Mandarin was used to test the performance of ERNIE Bot, ChatGPT, and DeepSeek to be consistent with human physicians. Written consent forms were obtained from hospitals and physicians before the SPs’ visits, but physicians were not aware of the diseases to be tested. The SP scripts have been translated into English and can be found in Supplementary Note 1. Physicians’ and AI chatbots’ responses were cross-validated with the most updated standard clinical guidelines, Guidelines for the Prevention and Control of Bronchial Asthma (2020 Edition) and Guidelines for the Diagnosis and Treatment of Unstable Angina (2024 Edition), for the two selected NCDs, to assess the accuracy and appropriateness of its diagnoses and medication prescriptions. A panel of six senior doctors and pharmacists with over 15 years of clinical experience at tertiary hospitals independently reviewed and validated the scripts11,52. The details about the scripts and their associated checklists can be found in Supplementary Note 2.

Four quality indicators reflected the extent to which patients receive timely and accurate diagnoses and evidence-based treatment53. (1) Adherence to the standard complete checklist: including clinical inquiries and recommended laboratory-based pathology tests in agreement with the standard complete checklists14,34. This first indicator was coded as a continuous variable, ranging from 0 (nil agreement) to 1 (complete agreement). (2) Adherence to the standard essential checklist: including clinical inquiries and recommended laboratory tests in agreement with the standard ‘essential’ (core) checklists (a subset). This second indicator was also coded as a continuous variable, ranging from 0 (nil agreement) to 1 (complete agreement). (3) Correct diagnosis: At the end of each trial, the artificial SP directly requested that ERNIE Bot provide a diagnosis. This third binary indicator was assigned to either 1 (correct) if the AI-driven consultation trial produced at least one expected diagnosis according to the standard guidelines37 or 0 (incorrect / misdiagnosis). (4) Correct medication prescription: Similarly, the fourth binary indicator was assigned to 1 (correct) if at least one guideline-recommended medication was prescribed at each AI trial. Otherwise, it was assigned to 0 (incorrect), denoting irrelevant, unnecessary, or even potentially harmful medication advice. We note that this is a commonly accepted rule when using SP to evaluate health care quality, although the standard is somewhat low in high-income countries.

An additional four safety indicators were included, focused on the AI-generated outcomes that were incongruent with the standard diagnostic and treatment guidelines: (i) the absolute number of irrelevant or unnecessary pathology tests requested (the 5th indicator, a numeric continuous variable), (ii) the presence of any of these test requests (the 6th binary indicator), (iii) the absolute number of inappropriate medications prescribed (the 7th indicator, a numeric continuous variable), and (iv) the presence of any of these medication prescriptions (the 8th binary indicator).

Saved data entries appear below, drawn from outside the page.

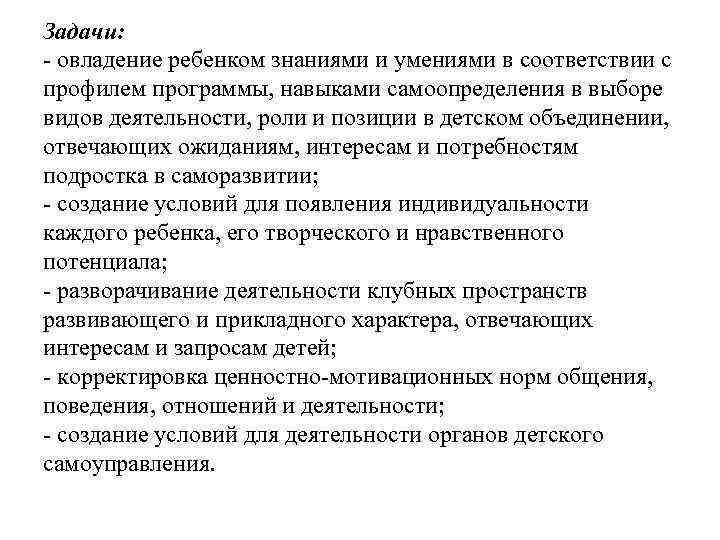 Задачи:
- овладение ребенком знаниями и умениями в соответствии с профилем программы, навыками самоопределения в выборе видов деятельности, роли и позиции в детском объединении, отвечающих ожиданиям, интересам и потребностям подростка в саморазвитии;
- создание условий для появления индивидуальности каждого ребенка, его творческого и нравственного потенциала;
- разворачивание деятельности клубных пространств развивающего и прикладного характера, отвечающих интересам и запросам детей;
- корректировка ценностно-мотивационных норм общения, поведения, отношений и деятельности;
- создание условий для деятельности органов детского самоуправления.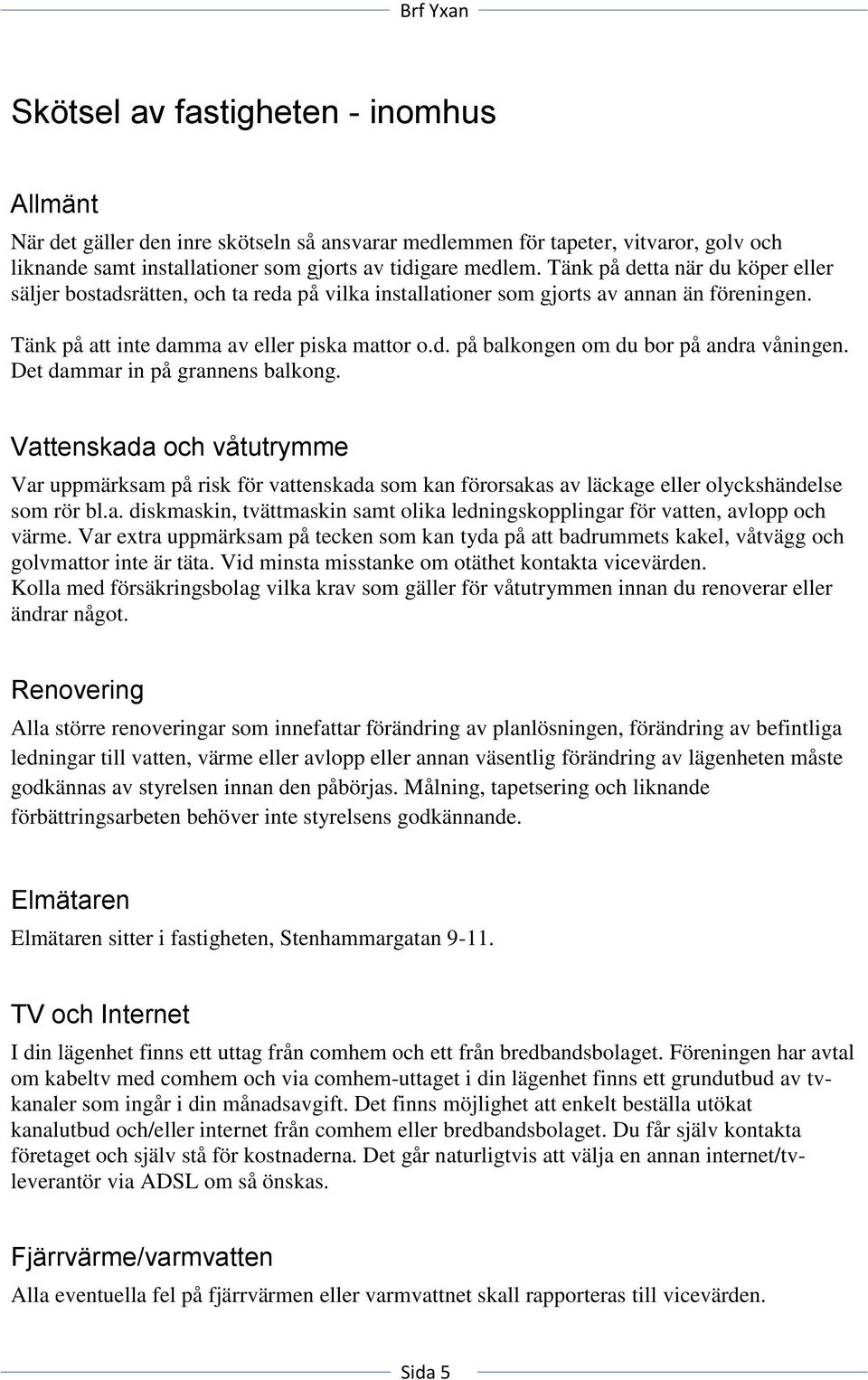 Brf Yxan

Skötsel av fastigheten - inomhus

Allmänt

När det gäller den inre skötseln så ansvarar medlemmen för tapeter, vitvaror, golv och liknande samt installationer som gjorts av tidigare medlem. Tänk på detta när du köper eller säljer bostadsrätten, och ta reda på vilka installationer som gjorts av annan än föreningen.

Tänk på att inte damma av eller piska mattor o.d. på balkongen om du bor på andra våningen. Det dammar in på grannens balkong.

Vattenskada och våtutrymme

Var uppmärksam på risk för vattenskada som kan förorsakas av läckage eller olyckshändelse som rör bl.a. diskmaskin, tvättmaskin samt olika ledningskopplingar för vatten, avlopp och värme. Var extra uppmärksam på tecken som kan tyda på att badrummets kakel, våtvägg och golvmattor inte är täta. Vid minsta misstanke om otäthet kontakta vicevärden.
Kolla med försäkringsbolag vilka krav som gäller för våtutrymmen innan du renoverar eller ändrar något.

Renovering

Alla större renoveringar som innefattar förändring av planlösningen, förändring av befintliga ledningar till vatten, värme eller avlopp eller annan väsentlig förändring av lägenheten måste godkännas av styrelsen innan den påbörjas. Målning, tapetsering och liknande förbättringsarbeten behöver inte styrelsens godkännande.

Elmätaren

Elmätaren sitter i fastigheten, Stenhammargatan 9-11.

TV och Internet

I din lägenhet finns ett uttag från comhem och ett från bredbandsbolaget. Föreningen har avtal om kabeltv med comhem och via comhem-uttaget i din lägenhet finns ett grundutbud av tv-kanaler som ingår i din månadsavgift. Det finns möjlighet att enkelt beställa utökat kanalutbud och/eller internet från comhem eller bredbandsbolaget. Du får själv kontakta företaget och själv stå för kostnaderna. Det går naturligtvis att välja en annan internet/tv-leverantör via ADSL om så önskas.

Fjärrvärme/varmvatten

Alla eventuella fel på fjärrvärmen eller varmvattnet skall rapporteras till vicevärden.

Sida 5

Descriptive analysis was conducted to summarize the four quality and four safety indicators of the total sample, respectively, for each disease condition. Apart from the absolute trial numbers, means and standard deviations (SDs) were used to report the continuous variable indicators, whereas proportions were used for the rest of the binary variable indicators.

Next, trial outcomes involving the six patient-level factors were examined. To assess the AI-generated outcome variations, chi-square tests were performed on binary variables and analysis of variance (ANOVA) for continuous variables.

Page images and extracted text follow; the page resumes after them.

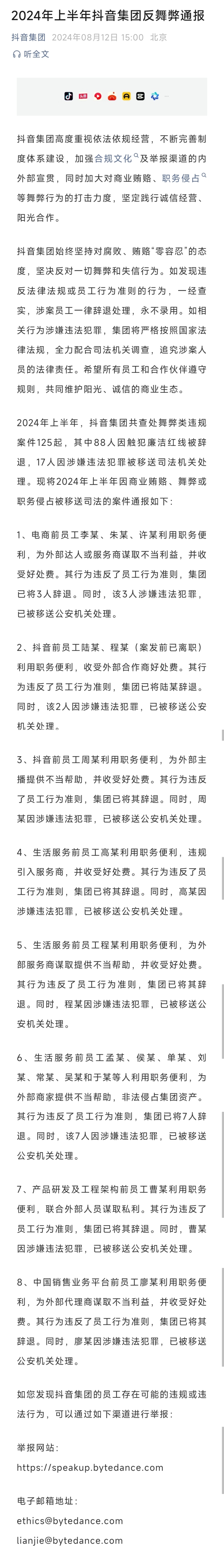 2024年上半年抖音集团反舞弊通报

抖音集团 2024年08月12日 15:00 北京

听全文

抖音集团高度重视依法依规经营，不断完善制度体系建设，加强合规文化及举报渠道的内外部宣贯，同时加大对商业贿赂、职务侵占等舞弊行为的打击力度，坚定践行诚信经营、阳光合作。

抖音集团始终坚持对腐败、贿赂“零容忍”的态度，坚决反对一切舞弊和失信行为。如发现违反法律法规或员工行为准则的行为，一经查实，涉案员工一律辞退处理，永不录用。如相关行为涉嫌违法犯罪，集团将严格按照国家法律法规，全力配合司法机关调查，追究涉案人员的法律责任。希望所有员工和合作伙伴遵守规则，共同维护阳光、诚信的商业生态。

2024年上半年，抖音集团共查处舞弊类违规案件125起，其中88人因触犯廉洁红线被辞退，17人因涉嫌违法犯罪被移送司法机关处理。现将2024年上半年因商业贿赂、舞弊或职务侵占被移送司法的案件通报如下：

1、电商前员工李某、朱某、许某利用职务便利，为外部达人或服务商谋取不当利益，并收受好处费。其行为违反了员工行为准则，集团已将3人辞退。同时，该3人涉嫌违法犯罪，已被移送公安机关处理。

2、抖音前员工陆某、程某（案发前已离职）利用职务便利，收受外部合作商好处费。其行为违反了员工行为准则，集团已将陆某辞退。同时，该2人因涉嫌违法犯罪，已被移送公安机关处理。

3、抖音前员工周某利用职务便利，为外部主播提供不当帮助，并收受好处费。其行为违反了员工行为准则，集团已将其辞退。同时，周某因涉嫌违法犯罪，已被移送公安机关处理。

4、生活服务前员工高某利用职务便利，违规引入服务商，并收受好处费。其行为违反了员工行为准则，集团已将其辞退。同时，高某因涉嫌违法犯罪，已被移送公安机关处理。

5、生活服务前员工程某利用职务便利，为外部服务商谋取提供不当帮助，并收受好处费。其行为违反了员工行为准则，集团已将其辞退。同时，程某因涉嫌违法犯罪，已被移送公安机关处理。

6、生活服务前员工孟某、侯某、单某、刘某、常某、吴某和于某等人利用职务便利，为外部商家提供不当帮助，非法侵占集团资产。其行为违反了员工行为准则，集团已将7人辞退。同时，该7人因涉嫌违法犯罪，已被移送公安机关处理。

7、产品研发及工程架构前员工曹某利用职务便利，联合外部人员谋取私利。其行为违反了员工行为准则，集团已将其辞退。同时，曹某因涉嫌违法犯罪，已被移送公安机关处理。

8、中国销售业务平台前员工廖某利用职务便利，为外部代理商谋取不当利益，并收受好处费。其行为违反了员工行为准则，集团已将其辞退。同时，廖某因涉嫌违法犯罪，已被移送公安机关处理。

如您发现抖音集团的员工存在可能的违规或违法行为，可以通过如下渠道进行举报：

举报网站：
https://speakup.bytedance.com

电子邮箱地址：
ethics@bytedance.com
lianjie@bytedance.com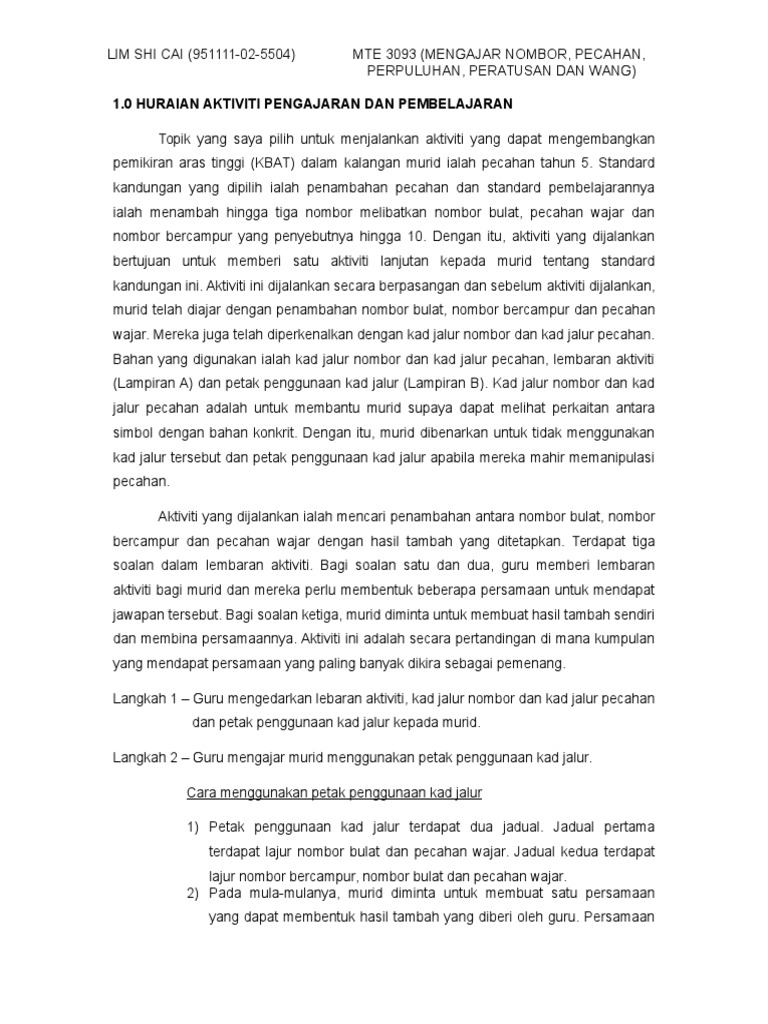 LIM SHI CAI (951111-02-5504)

MTE 3093 (MENGAJAR NOMBOR, PECAHAN, PERPULUHAN, PERATUSAN DAN WANG)

1.0 HURAIAN AKTIVITI PENGAJARAN DAN PEMBELAJARAN

Topik yang saya pilih untuk menjalankan aktiviti yang dapat mengembangkan pemikiran aras tinggi (KBAT) dalam kalangan murid ialah pecahan tahun 5. Standard kandungan yang dipilih ialah penambahan pecahan dan standard pembelajarannya ialah menambah hingga tiga nombor melibatkan nombor bulat, pecahan wajar dan nombor bercampur yang penyebutnya hingga 10. Dengan itu, aktiviti yang dijalankan bertujuan untuk memberi satu aktiviti lanjutan kepada murid tentang standard kandungan ini. Aktiviti ini dijalankan secara berpasangan dan sebelum aktiviti dijalankan, murid telah diajar dengan penambahan nombor bulat, nombor bercampur dan pecahan wajar. Mereka juga telah diperkenalkan dengan kad jalur nombor dan kad jalur pecahan. Bahan yang digunakan ialah kad jalur nombor dan kad jalur pecahan, lembaran aktiviti (Lampiran A) dan petak penggunaan kad jalur (Lampiran B). Kad jalur nombor dan kad jalur pecahan adalah untuk membantu murid supaya dapat melihat perkaitan antara simbol dengan bahan konkrit. Dengan itu, murid dibenarkan untuk tidak menggunakan kad jalur tersebut dan petak penggunaan kad jalur apabila mereka mahir memanipulasi pecahan.

Aktiviti yang dijalankan ialah mencari penambahan antara nombor bulat, nombor bercampur dan pecahan wajar dengan hasil tambah yang ditetapkan. Terdapat tiga soalan dalam lembaran aktiviti. Bagi soalan satu dan dua, guru memberi lembaran aktiviti bagi murid dan mereka perlu membentuk beberapa persamaan untuk mendapat jawapan tersebut. Bagi soalan ketiga, murid diminta untuk membuat hasil tambah sendiri dan membina persamaannya. Aktiviti ini adalah secara pertandingan di mana kumpulan yang mendapat persamaan yang paling banyak dikira sebagai pemenang.

Langkah 1 – Guru mengedarkan lebaran aktiviti, kad jalur nombor dan kad jalur pecahan dan petak penggunaan kad jalur kepada murid.

Langkah 2 – Guru mengajar murid menggunakan petak penggunaan kad jalur.

Cara menggunakan petak penggunaan kad jalur

1) Petak penggunaan kad jalur terdapat dua jadual. Jadual pertama terdapat lajur nombor bulat dan pecahan wajar. Jadual kedua terdapat lajur nombor bercampur, nombor bulat dan pecahan wajar.
2) Pada mula-mulanya, murid diminta untuk membuat satu persamaan yang dapat membentuk hasil tambah yang diberi oleh guru. Persamaan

Finally, to identify the associations of the six patient factors with the extent of variability of the quality and safety indicators, generalized linear models (GLM) were applied for continuous variable indicators and probit regressions for binary variable indicators. Average marginal effects were reported, and 95% confidence intervals (CIs) were presented. Statistical significance was set at p < 0.05. All analyses were performed in Stata 18.0 (Stata Corporation, College Station, TX).